13. It is clear that the Testatrix had by Clause 3 devised the property in relation to Certificate of Title No.21978 to her grandson, Niraj Sharma and by Clause 4 property in relation to Certificate of Title No.21979 was to be sold and 50% of the proceeds of sale were to be given to D A V. Girls School, 25% to son, Vinesh Sharma and 25% to be equally divided and given to Grand Sons, Shyam Sharma and Shivneel Sharma.


14. According to Clause 3, apart from the property in Certificate No.21978, Niraj Sharma has been devised the residue of the testatrix's real and personal property "whatsoever and wheresoever" and for him to benefit by them absolutely when he attains the age of 30 years.


15. Clause 3 directs the trustees to distribute the contents of the will one year after the Testatrix's death and till such time for all proceeds to be deposited in the estate account.


16. The question that arises is as regards "all proceeds" stated in Clause 3. It is on record that there are two flats apart from the flat occupied by Devendra Prasad Sharma and his son Niraj Sharma, in the property relating to Title Certificate 21978, which two flats have not been given out on rent. Therefore there are no proceeds as far as that property is concerned. Given the tenor in which Clause 3 is framed it is apparent that the intention of the Testatrix had been to give the proceeds (after accounting for any expenses relating to such property) if any, from that property to Niraj Sharma, when he attains the age of 30 years by stating that the residue of her real and personal property should devolve on him and that such proceeds if any, would have to be held by the Executrices until such time as he attained the age of 30 years. It is clear that it is only Niraj Sharma who is to benefit from the property so devised.


17. As regards the title in the said property, Clause 3 lays down that Niraj Sharma would have the house and benefit (thereof) absolutely "when he attains the age of 30 years". The question arises as to when such property would vest in him. The authorities favour the view that the title to such property vests immediately in the beneficiary on the death of the Testator or Testatrix. In Re Squire [1962] High Court of Ontario, Canada, [1962] O.R. 863, the testator left certain real property to trustees "To hold ... until my grandson ... reaches the age of 30 years" . It was held that there was an absolute and vested gift. The case of Wheedon v Lea (1789) 3 Term RE, 42[1789] EngR 532; , 100 ER 445, was cited in Re Squire, where it was held that when a testator uses the words "when and so soon as he should attain the age of 24 years" or "upon attaining 24 years", rather than "if he should attain the age of 24 years" that such words do not establish a condition precedent.

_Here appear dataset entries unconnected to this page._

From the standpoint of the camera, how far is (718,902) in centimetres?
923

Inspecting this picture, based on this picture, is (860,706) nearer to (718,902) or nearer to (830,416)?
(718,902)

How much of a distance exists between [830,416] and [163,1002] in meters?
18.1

18. In Bickersteth v Shanu [1936]1 ALL ER 227 it was observed (at p.231) thus:


"On the whole their Lordships see no reason for doubting that the established rule for the guidance of the Court in construing devises of real estate is that they are to be held to be vested unless a condition precedent to the vesting is expressed with reasonable clearness."

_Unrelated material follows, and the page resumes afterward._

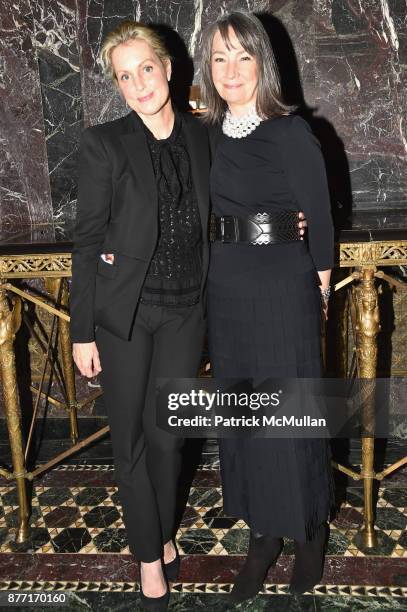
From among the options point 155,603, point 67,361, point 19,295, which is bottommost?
point 155,603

19. In Mildred White and Louisa Chard v Thomas Barton (1941) the Supreme Court of Canada 426, where a Testator by his will gave to his grandson the sum of $7,000 "when he shall attain the age of 25 years", it was held that the gift vested in the grandson at the testator's death (subject to be divested if he died before attaining the age of 25 years), so that on his attaining the age of 25 years he would be entitled to receive, in addition to the said sum, the intermediate income therefrom (less sums, if any, paid out for his maintenance and education).


20. We are of opinion, that the property devised to Niraj Sharma while vesting in him on the death of the Testatrix, the residue of rental income, if any, from the same would also accrue to him as in terms of Clause 3 the residue of the testratix's real and personal property also on his reaching the age of 30 years, and such residue, if any, would have to be held in trust for him by the Executrices and the Trustees till he reaches the age of 30 years.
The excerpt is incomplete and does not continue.